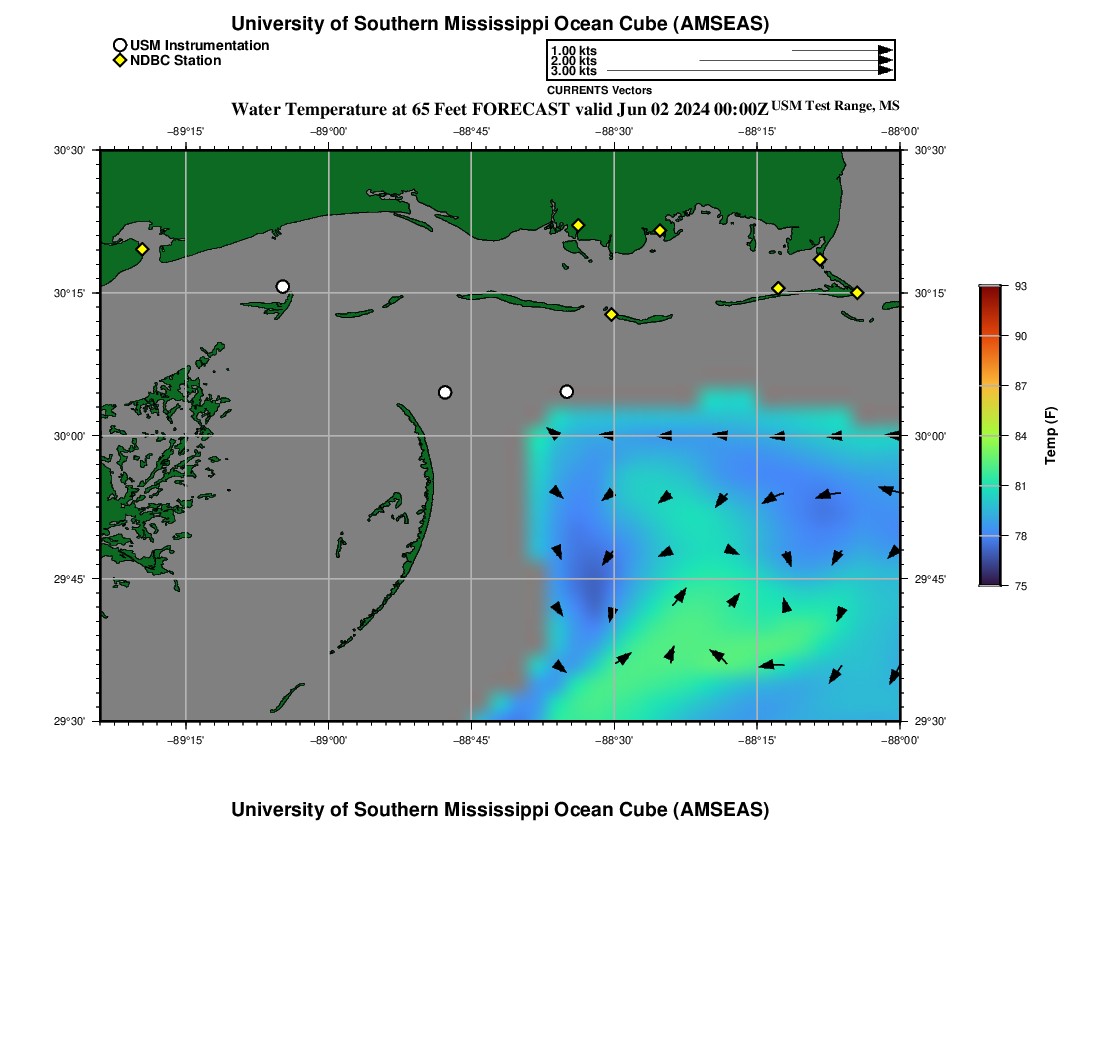 University of Southern Mississippi Ocean Cube (AMSEAS)

USM Instrumentation
NDBC Station

1.00 kts
2.00 kts
3.00 kts
CURRENTS Vectors

Water Temperature at 65 Feet FORECAST valid Jun 02 2024 00:00Z USM Test Range, MS

−89°15' −89°00' −88°45' −88°30' −88°15' −88°00'

30°30' 30°15' 30°00' 29°45' 29°30'

30°30' 30°15' 30°00' 29°45' 29°30'

−89°15' −89°00' −88°45' −88°30' −88°15' −88°00'

93
90
87
84
81
78
75
Temp (F)

University of Southern Mississippi Ocean Cube (AMSEAS)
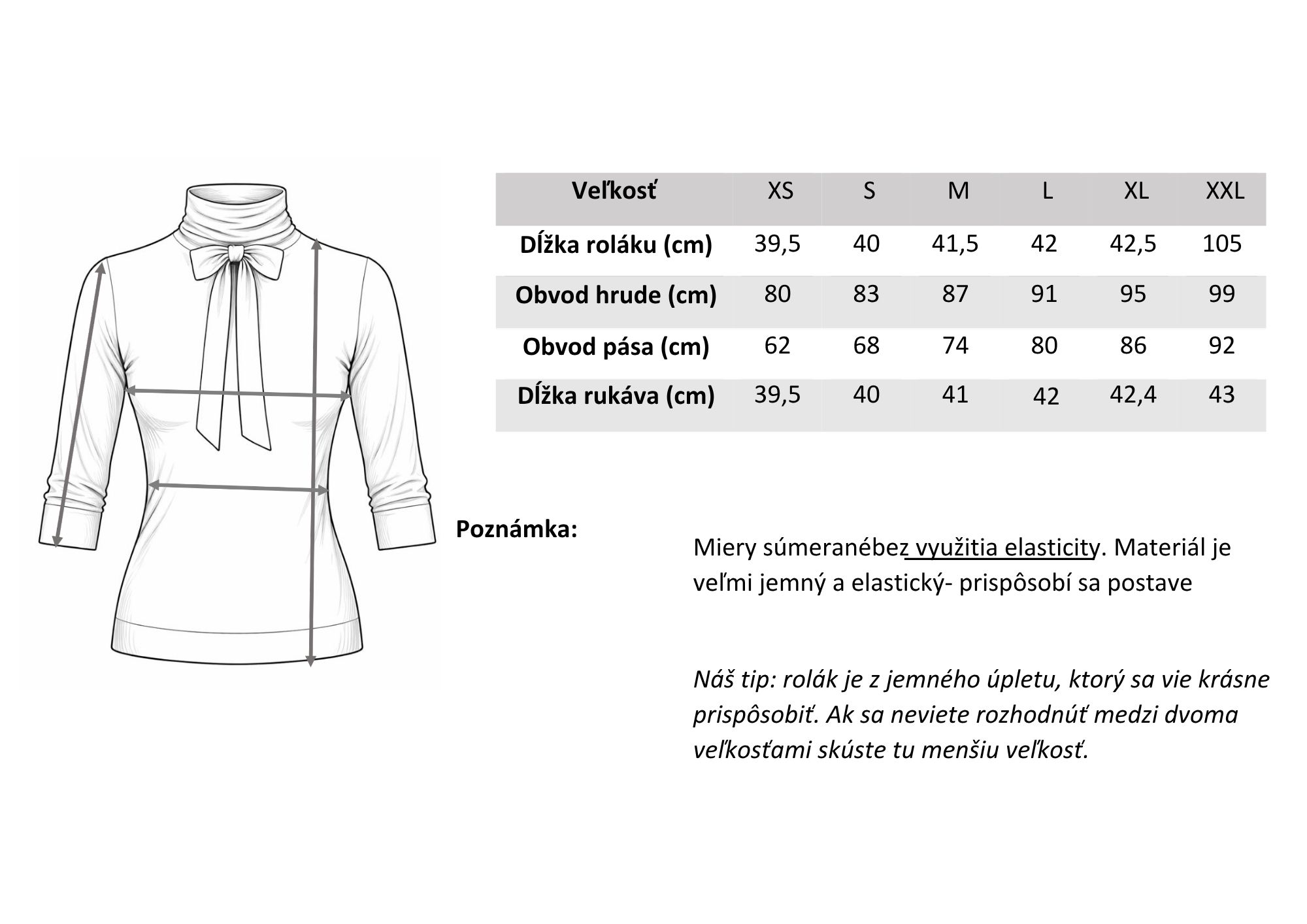 | Veľkosť | XS | S | M | L | XL | XXL |
|---|---|---|---|---|---|---|
| Dĺžka roláku (cm) | 39,5 | 40 | 41,5 | 42 | 42,5 | 105 |
| Obvod hrude (cm) | 80 | 83 | 87 | 91 | 95 | 99 |
| Obvod pása (cm) | 62 | 68 | 74 | 80 | 86 | 92 |
| Dĺžka rukáva (cm) | 39,5 | 40 | 41 | 42 | 42,4 | 43 |

Poznámka:

Miery súmeranébez využitia elasticity. Materiál je veľmi jemný a elastický- prispôsobí sa postave

Náš tip: rolák je z jemného úpletu, ktorý sa vie krásne prispôsobiť. Ak sa neviete rozhodnúť medzi dvoma veľkosťami skúste tu menšiu veľkosť.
********************
#### How to complete this task
Each line from the one with "Miery súmeranébez využitia" through the end of the entries above must be set down exactly, both end lines included, and no other line may appear.

#### Response box
Miery súmeranébez využitia elasticity. Materiál je veľmi jemný a elastický- prispôsobí sa postave

Náš tip: rolák je z jemného úpletu, ktorý sa vie krásne prispôsobiť. Ak sa neviete rozhodnúť medzi dvoma veľkosťami skúste tu menšiu veľkosť.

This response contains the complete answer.